>>
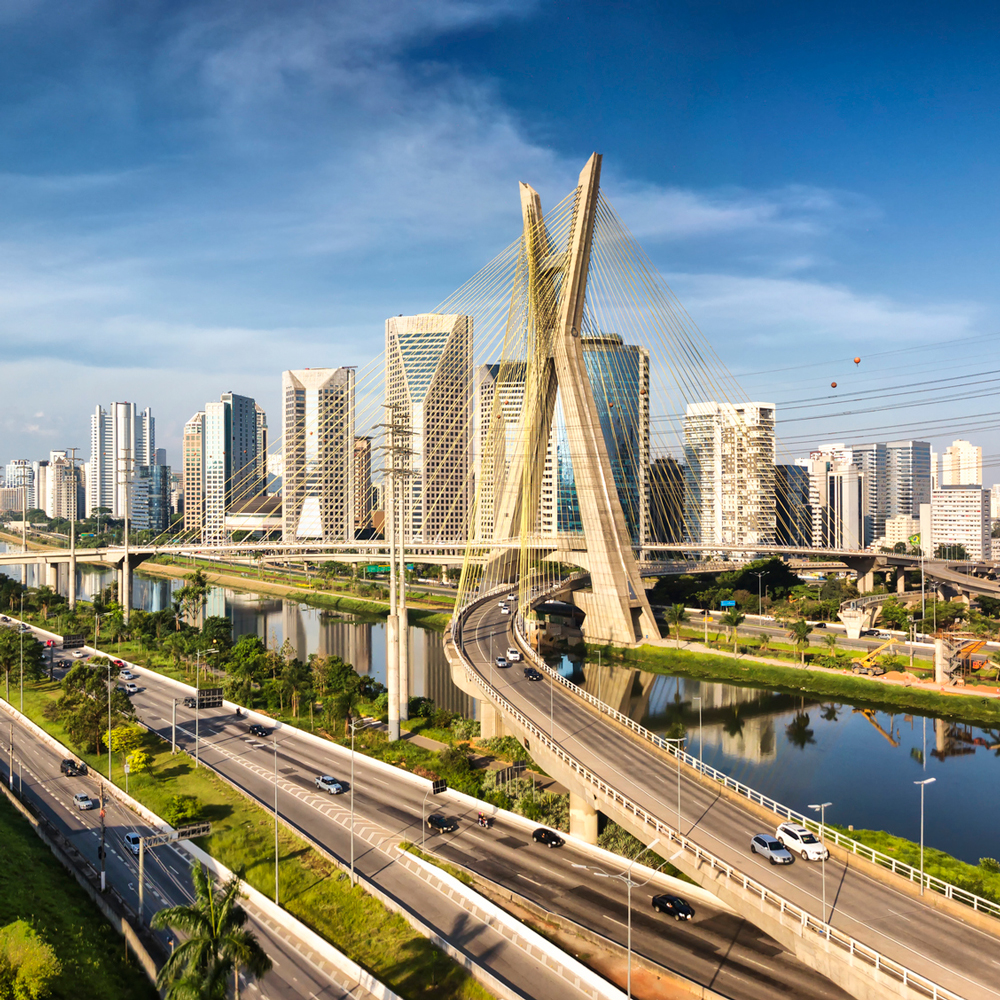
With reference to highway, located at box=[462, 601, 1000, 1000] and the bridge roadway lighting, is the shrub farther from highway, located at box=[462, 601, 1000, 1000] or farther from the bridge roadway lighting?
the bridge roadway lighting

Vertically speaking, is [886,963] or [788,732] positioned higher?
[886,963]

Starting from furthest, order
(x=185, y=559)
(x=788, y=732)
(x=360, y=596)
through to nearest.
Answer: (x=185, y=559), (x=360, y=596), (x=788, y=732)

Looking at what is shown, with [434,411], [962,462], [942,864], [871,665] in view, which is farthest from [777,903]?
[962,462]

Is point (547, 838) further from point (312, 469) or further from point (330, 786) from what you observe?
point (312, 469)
<<
>>
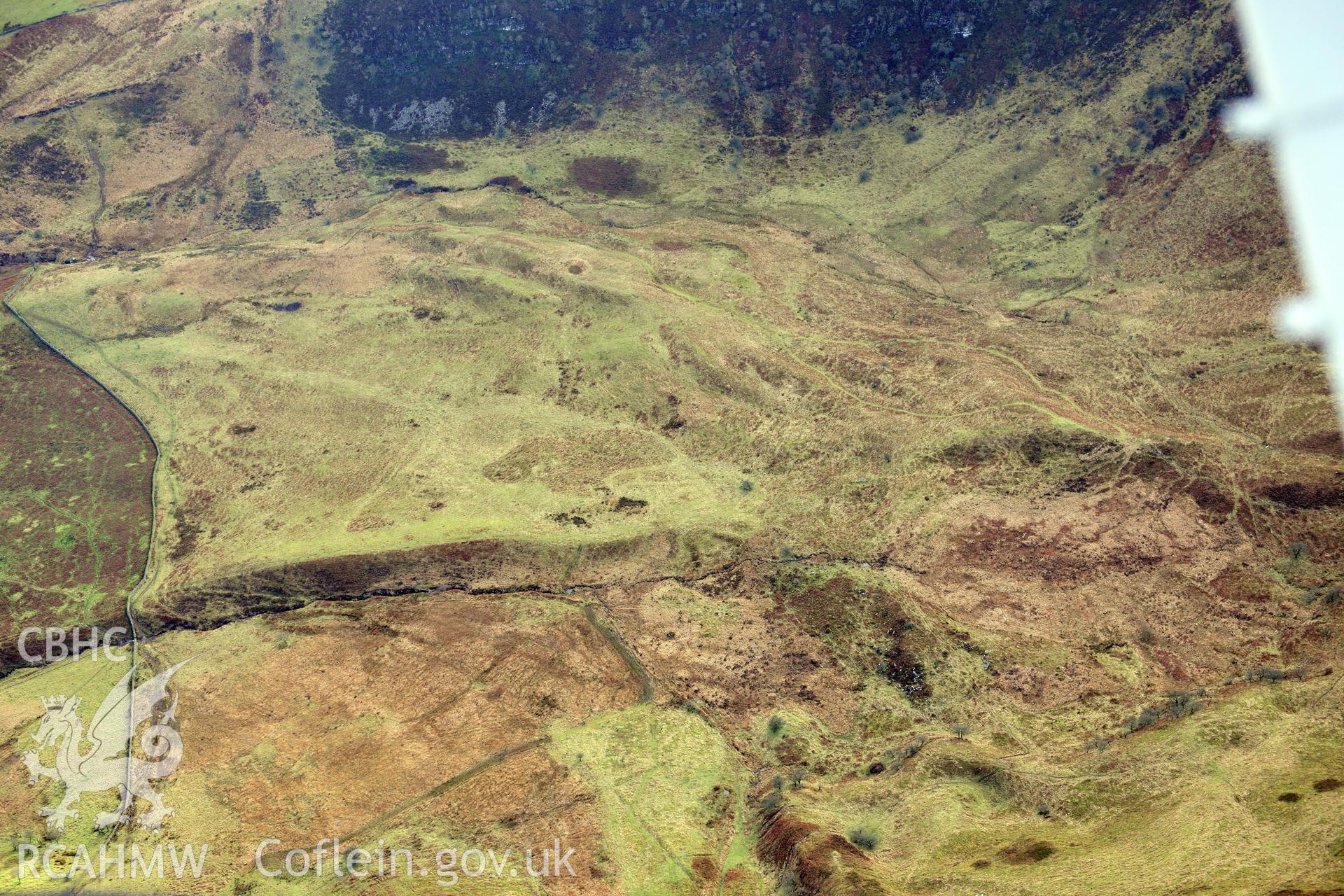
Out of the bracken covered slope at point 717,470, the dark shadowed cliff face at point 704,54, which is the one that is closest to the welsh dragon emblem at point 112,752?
<<
Find every line in the rows above that contains the word "lighting", and copy each of those lines.

With reference to highway, located at box=[462, 601, 1000, 1000] and the bridge roadway lighting, is the shrub farther from highway, located at box=[462, 601, 1000, 1000] or farther from the bridge roadway lighting?
the bridge roadway lighting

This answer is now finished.